L'or et les taux réels

Le taux réel est le taux d’intérêt ajusté de l’inflation. De ce fait, le taux réel correspond à la rémunération réelle du capital. Un taux d’intérêt à 5% avec une inflation à 4% implique que le capital s’enrichit « réellement » de 1%. Une récente étude du NBER affirme que « pour les investisseurs, l'or est un actif sans rendement attractif en période de taux d'intérêt réels bas et négatifs ».

Sans conteste, une diminution de la rémunération réelle du capital va accroître l’intérêt pour les investisseurs de se positionner sur des actifs sans rendement comme l'or. Mais cette affirmation est à relativiser. D’une part, elle suppose nécessairement que la demande d’or est la seule composante capable de faire évoluer le prix. Or, ceci est structurellement faux, et à long terme l’impact de la demande est plus négligeable face au rôle de l’offre. D’autre part, cette affirmation est vérifiée sur des échelles de temps plutôt courtes et dans des environnements de taux bas.

Le véritable lien entre taux réels et cours de l'or

Le graphique ci-dessous montre le cours de l'or et les taux réels à 10 ans aux États-Unis. La corrélation absolue entre les deux variables est forte, elle s’établit à -85% sur la période 2003-2023. Une hausse du cours de l'or est donc généralement accompagnée d’une baisse des taux réels, et inversement. Néanmoins, la corrélation à 2 ans entre les deux variables montre un comportement totalement différent ces dernières années. Début 2023, la corrélation à 2 ans entre le cours de l'or et les taux réels était de +70% ! Ce qui est non seulement positif (la hausse du cours de l'or se fait avec la hausse des taux réels), mais très élevé.

 

 

Le rapport du NBER précise que « des chiffres aussi élevés montrent clairement que les taux réels à long terme peuvent être considérés le principal moteur des prix de l'or pendant les périodes de taux bas. Pendant les périodes de taux élevés, le la corrélation entre les variations des prix de l'or et les rendements est généralement plus faible, pour les variations mensuelles la corrélation disparaît ». Effectivement la corrélation entre les variations des taux réels et la variation du cours de l'or est presque inexistante sur la période 2003-2023 (-10%).

Dans ces conditions, il est clair que si les taux réels peuvent être un déterminant majeur de l’évolution du cours de l'or, ils ne le sont que dans certaines circonstances particulières. Des taux plus élevés, et souvent une inflation plus élevée, contribuent à l’absence de relation entre les deux variables. Le graphique ci-dessous résume l’absence de lien entre les taux réels et le cours de l'or récemment.

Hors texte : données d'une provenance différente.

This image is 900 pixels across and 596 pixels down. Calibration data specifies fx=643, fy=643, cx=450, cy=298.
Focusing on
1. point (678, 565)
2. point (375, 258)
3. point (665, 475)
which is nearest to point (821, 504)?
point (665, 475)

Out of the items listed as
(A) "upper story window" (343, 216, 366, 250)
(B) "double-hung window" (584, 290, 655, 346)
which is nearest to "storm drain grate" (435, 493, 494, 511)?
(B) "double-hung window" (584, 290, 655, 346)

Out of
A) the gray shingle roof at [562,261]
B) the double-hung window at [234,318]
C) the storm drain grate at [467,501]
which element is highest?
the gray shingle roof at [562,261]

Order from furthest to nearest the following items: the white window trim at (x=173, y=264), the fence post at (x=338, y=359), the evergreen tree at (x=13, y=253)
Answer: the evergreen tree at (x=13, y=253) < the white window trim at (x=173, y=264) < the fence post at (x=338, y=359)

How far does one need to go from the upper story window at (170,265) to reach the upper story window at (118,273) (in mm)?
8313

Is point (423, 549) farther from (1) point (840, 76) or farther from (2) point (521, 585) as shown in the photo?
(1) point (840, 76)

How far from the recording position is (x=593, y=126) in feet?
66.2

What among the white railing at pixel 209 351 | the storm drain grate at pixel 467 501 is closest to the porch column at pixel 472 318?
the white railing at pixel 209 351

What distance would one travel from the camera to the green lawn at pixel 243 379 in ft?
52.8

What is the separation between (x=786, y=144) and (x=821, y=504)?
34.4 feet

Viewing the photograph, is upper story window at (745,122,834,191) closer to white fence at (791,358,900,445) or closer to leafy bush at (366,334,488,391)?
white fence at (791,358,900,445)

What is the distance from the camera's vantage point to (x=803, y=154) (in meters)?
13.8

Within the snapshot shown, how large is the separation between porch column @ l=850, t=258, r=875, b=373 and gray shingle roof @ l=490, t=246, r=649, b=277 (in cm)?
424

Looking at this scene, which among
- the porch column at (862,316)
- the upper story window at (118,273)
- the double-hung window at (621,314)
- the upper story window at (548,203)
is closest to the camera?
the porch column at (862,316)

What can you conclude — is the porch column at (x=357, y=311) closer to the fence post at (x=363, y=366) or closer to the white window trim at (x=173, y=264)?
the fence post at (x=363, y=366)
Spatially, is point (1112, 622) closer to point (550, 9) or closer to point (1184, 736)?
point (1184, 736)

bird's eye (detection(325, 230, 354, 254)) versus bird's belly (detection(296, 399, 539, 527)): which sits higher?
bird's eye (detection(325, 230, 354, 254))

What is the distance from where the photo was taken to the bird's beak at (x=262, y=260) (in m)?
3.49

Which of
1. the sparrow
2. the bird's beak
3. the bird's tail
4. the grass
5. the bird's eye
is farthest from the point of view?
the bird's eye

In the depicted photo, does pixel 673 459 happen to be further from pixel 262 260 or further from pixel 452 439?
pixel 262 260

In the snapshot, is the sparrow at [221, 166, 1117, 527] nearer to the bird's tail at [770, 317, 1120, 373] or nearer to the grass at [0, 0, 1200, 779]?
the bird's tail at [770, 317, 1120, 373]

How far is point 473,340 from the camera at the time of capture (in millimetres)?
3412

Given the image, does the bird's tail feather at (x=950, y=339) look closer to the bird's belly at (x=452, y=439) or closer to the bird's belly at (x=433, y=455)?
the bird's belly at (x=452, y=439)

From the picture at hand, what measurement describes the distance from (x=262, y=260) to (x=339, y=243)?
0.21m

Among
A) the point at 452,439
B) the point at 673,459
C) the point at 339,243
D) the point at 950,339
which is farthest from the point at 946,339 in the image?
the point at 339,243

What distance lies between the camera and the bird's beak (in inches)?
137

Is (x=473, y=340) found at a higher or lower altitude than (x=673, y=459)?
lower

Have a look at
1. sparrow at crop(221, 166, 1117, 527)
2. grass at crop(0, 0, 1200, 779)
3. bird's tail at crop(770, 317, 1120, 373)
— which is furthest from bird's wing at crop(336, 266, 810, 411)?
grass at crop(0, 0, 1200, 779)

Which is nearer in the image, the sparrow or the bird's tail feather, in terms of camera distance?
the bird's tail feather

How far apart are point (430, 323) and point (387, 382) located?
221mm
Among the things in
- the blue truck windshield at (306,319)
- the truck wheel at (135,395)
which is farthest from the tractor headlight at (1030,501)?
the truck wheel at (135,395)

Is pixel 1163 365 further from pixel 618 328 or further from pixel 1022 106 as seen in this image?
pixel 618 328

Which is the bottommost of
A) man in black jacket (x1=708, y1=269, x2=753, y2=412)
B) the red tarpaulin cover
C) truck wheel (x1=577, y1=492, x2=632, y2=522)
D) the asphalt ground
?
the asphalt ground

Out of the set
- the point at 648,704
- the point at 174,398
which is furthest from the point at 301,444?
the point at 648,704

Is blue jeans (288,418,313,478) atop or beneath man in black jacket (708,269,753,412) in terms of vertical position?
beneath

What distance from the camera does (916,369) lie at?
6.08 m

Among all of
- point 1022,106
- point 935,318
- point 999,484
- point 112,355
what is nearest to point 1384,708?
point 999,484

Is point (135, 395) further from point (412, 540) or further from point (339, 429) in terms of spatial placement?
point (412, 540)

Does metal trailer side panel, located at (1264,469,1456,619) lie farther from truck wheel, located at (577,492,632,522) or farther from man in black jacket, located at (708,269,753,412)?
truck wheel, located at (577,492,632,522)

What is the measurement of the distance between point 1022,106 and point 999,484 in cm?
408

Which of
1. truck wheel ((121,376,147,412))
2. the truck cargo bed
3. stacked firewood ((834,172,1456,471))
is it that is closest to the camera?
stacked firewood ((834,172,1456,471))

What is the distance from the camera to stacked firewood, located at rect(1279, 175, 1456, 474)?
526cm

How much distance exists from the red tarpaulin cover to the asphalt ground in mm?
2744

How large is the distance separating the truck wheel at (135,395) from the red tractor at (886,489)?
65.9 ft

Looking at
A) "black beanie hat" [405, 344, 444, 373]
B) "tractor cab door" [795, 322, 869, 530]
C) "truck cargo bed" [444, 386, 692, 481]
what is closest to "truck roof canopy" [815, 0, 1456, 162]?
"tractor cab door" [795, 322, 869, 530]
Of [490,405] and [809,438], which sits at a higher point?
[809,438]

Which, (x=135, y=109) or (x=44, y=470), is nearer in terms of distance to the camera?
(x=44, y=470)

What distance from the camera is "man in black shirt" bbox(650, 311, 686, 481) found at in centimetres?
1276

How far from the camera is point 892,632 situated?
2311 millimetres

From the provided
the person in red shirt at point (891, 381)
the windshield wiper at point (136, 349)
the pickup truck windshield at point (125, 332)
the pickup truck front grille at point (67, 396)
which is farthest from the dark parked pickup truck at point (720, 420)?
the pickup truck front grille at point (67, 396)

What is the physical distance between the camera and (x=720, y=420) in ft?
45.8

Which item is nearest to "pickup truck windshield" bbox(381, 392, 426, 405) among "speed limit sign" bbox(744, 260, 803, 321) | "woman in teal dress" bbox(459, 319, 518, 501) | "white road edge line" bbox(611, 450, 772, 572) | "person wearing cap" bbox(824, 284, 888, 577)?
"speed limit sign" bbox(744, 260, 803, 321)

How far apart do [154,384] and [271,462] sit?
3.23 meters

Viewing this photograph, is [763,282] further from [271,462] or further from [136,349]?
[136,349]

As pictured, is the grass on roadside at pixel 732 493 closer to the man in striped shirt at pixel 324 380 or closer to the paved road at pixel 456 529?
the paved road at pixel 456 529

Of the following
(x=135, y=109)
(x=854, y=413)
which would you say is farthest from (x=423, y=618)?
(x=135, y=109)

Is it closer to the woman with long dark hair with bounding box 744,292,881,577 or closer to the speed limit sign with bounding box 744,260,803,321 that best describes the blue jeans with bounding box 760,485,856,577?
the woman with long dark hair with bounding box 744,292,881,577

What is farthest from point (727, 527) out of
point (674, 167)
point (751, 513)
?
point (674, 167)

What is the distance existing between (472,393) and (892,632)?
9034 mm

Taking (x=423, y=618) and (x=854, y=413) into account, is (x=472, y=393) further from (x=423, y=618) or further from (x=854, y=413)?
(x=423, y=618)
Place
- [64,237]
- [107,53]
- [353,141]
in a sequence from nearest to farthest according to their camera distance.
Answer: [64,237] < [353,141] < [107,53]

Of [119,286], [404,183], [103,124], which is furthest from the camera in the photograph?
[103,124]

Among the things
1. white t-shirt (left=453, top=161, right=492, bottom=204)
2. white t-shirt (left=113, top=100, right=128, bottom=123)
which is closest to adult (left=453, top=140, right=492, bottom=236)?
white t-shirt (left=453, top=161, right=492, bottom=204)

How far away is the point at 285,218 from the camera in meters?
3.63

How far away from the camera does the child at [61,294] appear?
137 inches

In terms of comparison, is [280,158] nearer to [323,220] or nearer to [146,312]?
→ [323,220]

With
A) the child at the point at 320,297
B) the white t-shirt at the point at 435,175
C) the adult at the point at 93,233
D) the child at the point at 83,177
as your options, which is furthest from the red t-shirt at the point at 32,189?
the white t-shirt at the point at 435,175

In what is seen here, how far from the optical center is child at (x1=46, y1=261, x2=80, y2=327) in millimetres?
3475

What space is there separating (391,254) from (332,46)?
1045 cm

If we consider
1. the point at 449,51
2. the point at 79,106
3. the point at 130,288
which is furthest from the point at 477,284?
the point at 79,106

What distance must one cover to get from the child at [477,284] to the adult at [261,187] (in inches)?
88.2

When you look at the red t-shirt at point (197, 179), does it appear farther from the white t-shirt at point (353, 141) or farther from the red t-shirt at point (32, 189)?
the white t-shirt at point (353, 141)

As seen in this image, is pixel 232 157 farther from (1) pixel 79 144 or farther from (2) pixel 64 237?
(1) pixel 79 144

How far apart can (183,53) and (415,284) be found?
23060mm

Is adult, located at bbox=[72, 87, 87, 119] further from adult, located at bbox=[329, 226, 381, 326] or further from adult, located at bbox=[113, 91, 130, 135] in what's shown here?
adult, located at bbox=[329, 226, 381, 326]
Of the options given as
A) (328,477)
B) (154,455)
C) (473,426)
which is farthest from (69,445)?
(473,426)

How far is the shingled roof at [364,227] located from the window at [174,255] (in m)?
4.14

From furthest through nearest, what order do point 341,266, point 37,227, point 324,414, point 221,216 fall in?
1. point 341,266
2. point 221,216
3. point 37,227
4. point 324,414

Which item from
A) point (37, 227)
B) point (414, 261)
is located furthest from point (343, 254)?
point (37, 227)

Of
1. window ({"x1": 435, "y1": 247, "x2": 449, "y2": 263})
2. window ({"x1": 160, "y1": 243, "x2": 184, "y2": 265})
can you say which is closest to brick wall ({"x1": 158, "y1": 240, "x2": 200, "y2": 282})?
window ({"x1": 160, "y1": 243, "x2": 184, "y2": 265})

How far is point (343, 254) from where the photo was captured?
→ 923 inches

L’axe du bas représente le cours de l'or depuis 2003, tandis que l’axe de gauche représente le niveau des taux réels à 10 ans.

 

 

S’il est manifeste qu’une baisse du taux réel traduit souvent une hausse du cours de l'or, ce lien est rompu depuis 2022. En effet, la présence de taux réels très bas en 2013 et en 2020 impliquait nécessairement le fait que les taux réels ne pouvaient pas descendre plus bas, sous peine de risques systémiques importants. Les excès baissiers sur les taux réels ne peuvent pas se payer par une baisse du cours de l'or qui n’aurait strictement rien avoir avec la situation fondamentale (hausse des coûts de production). L’environnement actuel est donc complètement dénué de lien entre les taux réels et le cours de l'or. Par conséquent, si le cours de l'or est poussé à la hausse par la baisse des taux réels sans voir sa valeur diminuer lorsque ces taux réaugmentent, alors il est logique que cette relation soit en faveur du cours de l'or, plutôt qu’en sa défaveur.

L'or est-il un actif systémique ?

Nous avons montré que l'or était lié aux taux réels. Mais cette relation n’est pas véritable à long terme, et des déconnexions importantes peuvent exister. Un article du 28 juin 2023 publié sur le célèbre média Bloomberg et rédigé par le professeur Tyler Cower affirme que « le métal précieux est devenu juste un autre actif cyclique, il n’est plus un signe avant-coureur utile de l'effondrement social et économique ». L’auteur de l’article affirme que l'or est « un peu ennuyeux », et il critique aussi l’instabilité du cours de l'or en 1980, preuve supposée de son caractère spéculatif. Il affirme que « même si le cours de l'or se négocie autour d’un record de 2 000 $ ces jours-ci, l'or est un peu ennuyeux et le restera probablement dans un avenir prévisible ».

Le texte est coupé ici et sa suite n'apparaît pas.